Đại Nam Văn Hiến. The result of indirect government spending. What a waste.
Early morning rise to visit the Can Tho (Mom’s hometown) boat market.
The sunset at Phu Quoc, where I beach-bummed for two days.
Taking a break from the Hanoi heat.
Cat Ba is a touristy place, similar to the boardwalks of the U.S.. Hotels and shops line the strip. House boats can be spotted if one looks out towards the waters. No doubt they belong to the locals.
A fairly common shot if you have seen pictures of Ha Long Bay. Our cruise on a Ha Long Bay junk ship led us to a small cove, where a popular cave is situated. Hiking up to the cave revealed the shot shown.
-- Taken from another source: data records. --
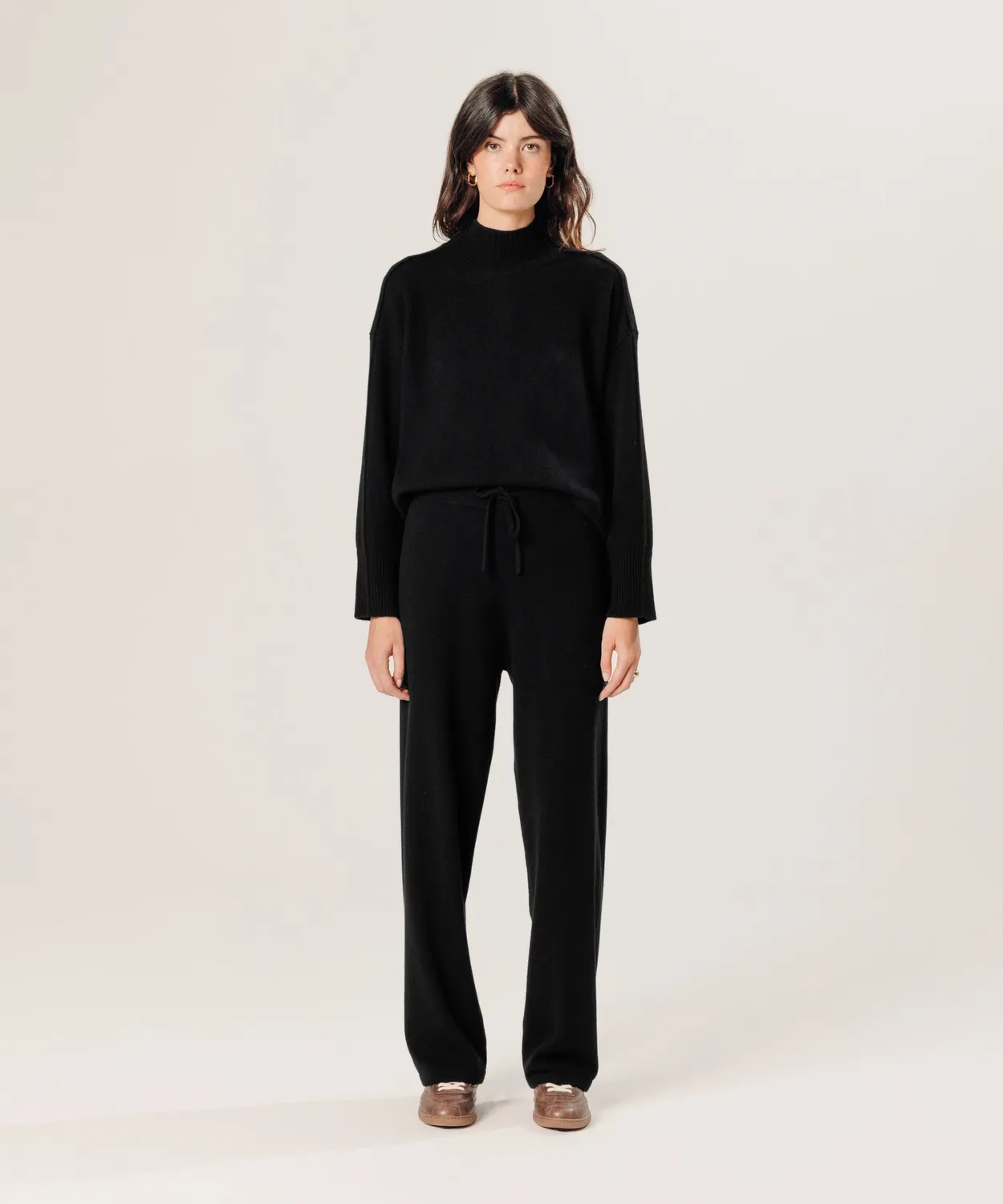 Rodier Pantaloni Jogging Cashmere Ampi Neri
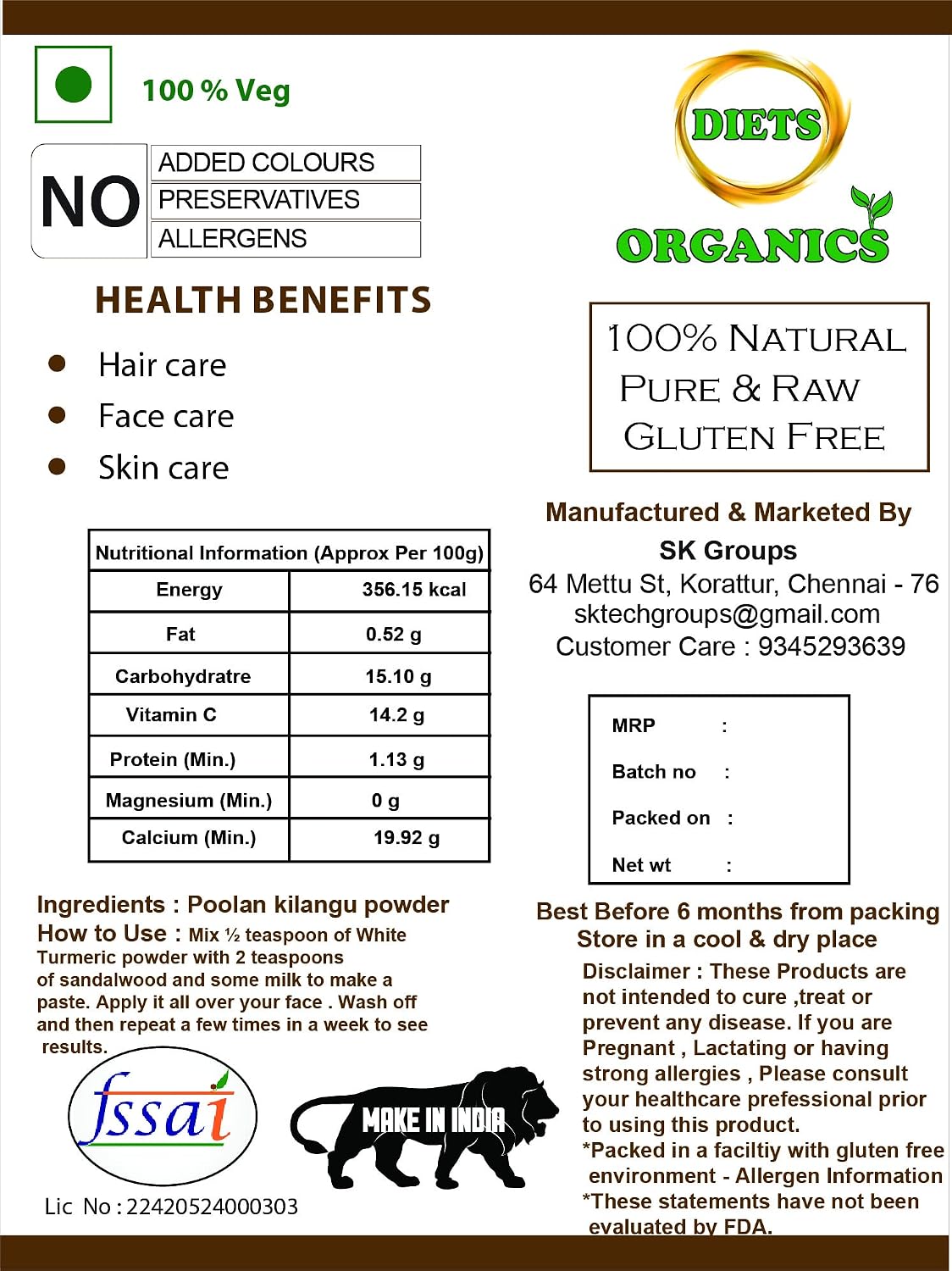 DIETS ORGANICS Poolankilangu powder | White Turmeric | Kichili Kilangu Powder for Skin Care- 200Gms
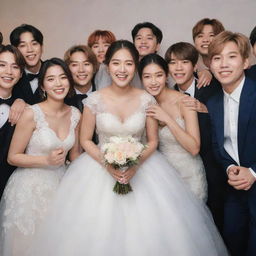 A radiant bride standing in a group with seven members of BTS, all of them looking joyful and in celebratory spirits.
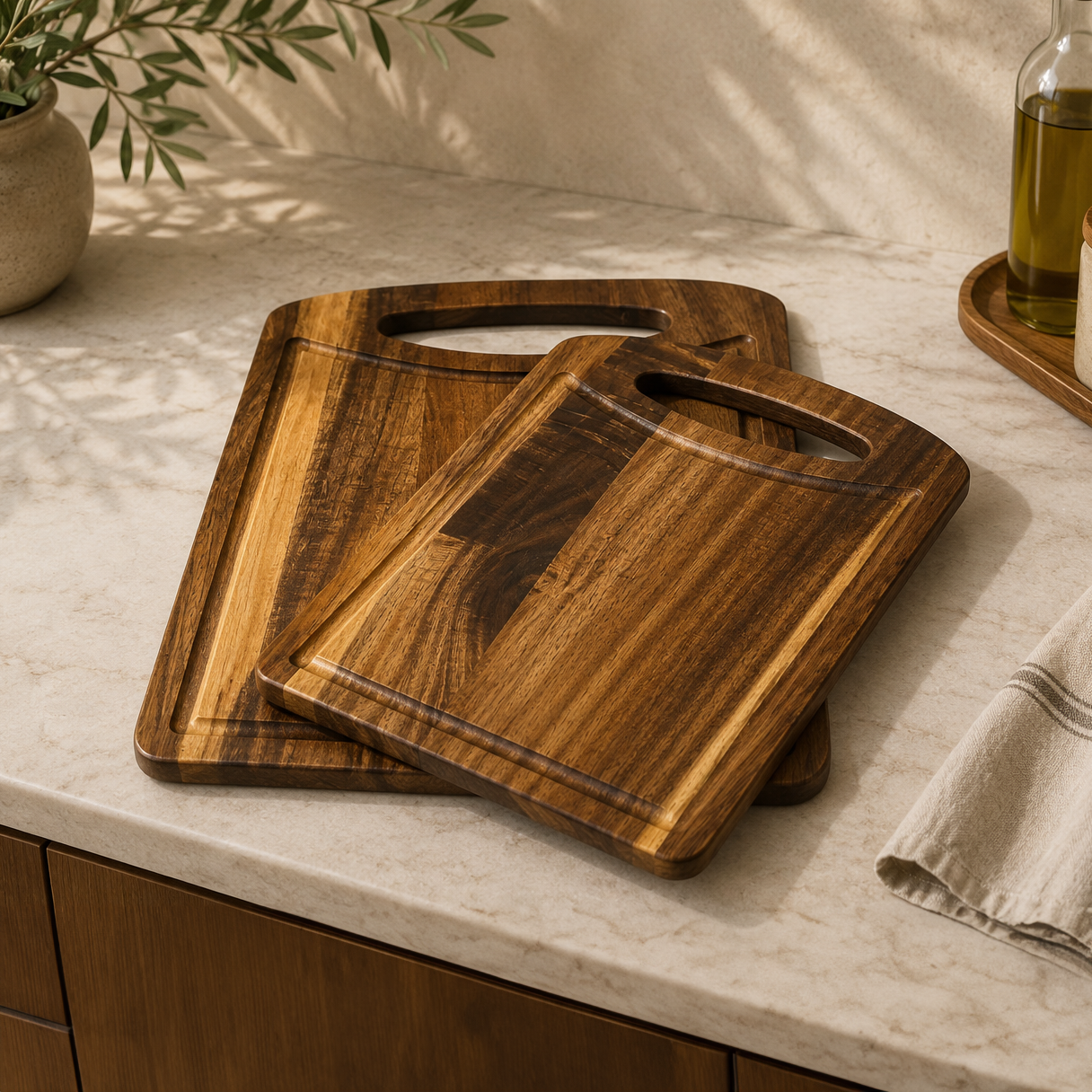 KULPLU 2Lİ AKASYA KESME TAHTASI 28X20CM 33X24CM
Ha Long means descending dragon. The bay consists of around two-thousand islands of various sizes. Folklore states that the gods sent dragons to assist the Vietnamese against the invading Chinese. These dragons would spit out jade and create a barrier. The jade would eventually become the little islands that now dot Ha Long Bay. The dragons liked earth so much, they decided to make it their home. Ha Long gets its name from when the mother dragon descended into the bay and making it her home.
A little trivia bit is that Hanoi went by many names in the past, one of which is Thang Long. Thang Long translated in English is ascending dragon.
This is one popular old man.
During our twelve mile hike through Sapa, we passed through the village of Cat Cat. Situated in Sapa, this is where some of the Hmong reside. The Hmong are an Asian ethnic group that reside in the mountain regions of Vietnam, Laos, Cambodia, Thailand, and Burma. You may have also seen them in Clint Eastwood’s Gran Torino.
Upon arrival, we were greeted by little girls who were trying to sell off their “handmade” trinkets. Handmade is in quotes because now-a-days these things are machine mass produced. I tell you, these little kids were the cutest kids ever. I’m sure if given the chance they would take over the world by their cuteness. Heck, they can speak a lot of languages: Vietnamese, Hmong, English, French, Russian, Czech, Portuguese, just to name a few. It is what they learn for their trade as vendors that caters to tourists. You have to be careful though. If you buy something from one of them, ten more will appear to try to pawn their wares. My dad said when he visited back in the 90s, all this vendor-tourist activities didn’t exist.
Which makes you think that as a tourist, by visiting are you giving a helping hand in destroying their culture?
One thing stood out during my three day stay in Sapa: where are the Hmong men? The women, it seems, are doing the vending and hard labor, but none of the men were in sight. Well… I did see two Hmong boys having a cold Tiger, but they don’t count.
Taking a break from the twelve plus mile hike. Although leading a difficult life, their smiles are genuine.
Hmong boys enjoying the morning with a forty of Tiger.
A little groggy, we got off the run-down government train (we paid for the high-end Golden train, but was dealt with our first and only scam of the trip) and was met with this. Lo Cai men on motor bikes assertively offering their taxi services, specifically targeting foreigners, Viet Kieus, basically anyone that looked wealthy. This is a common sight throughout Vietnam.
Fighting through the crowd and turning down offers, we manage to find our reserved taxi van, which bore a Mercedes logo. Luggage in the trunk, we started our 25 mile/1 hour ride to Sapa.
Triangular “round-about” area where Hang Gai, Cau Go, Dinh Tien Hoang streets meet. Right off the Hoan Kiem Lake.
Sunset at Hoan Kiem Lake. While in Hanoi, I spent every morning here drinking coffee and people watch.
Ho Chi Minh’s mausoleum. Poor guy had the same fate as Lenin. Unfortunately, I wasn’t able to visit Uncle Ho. He didn’t want to be disturbed while taking his chemical bath.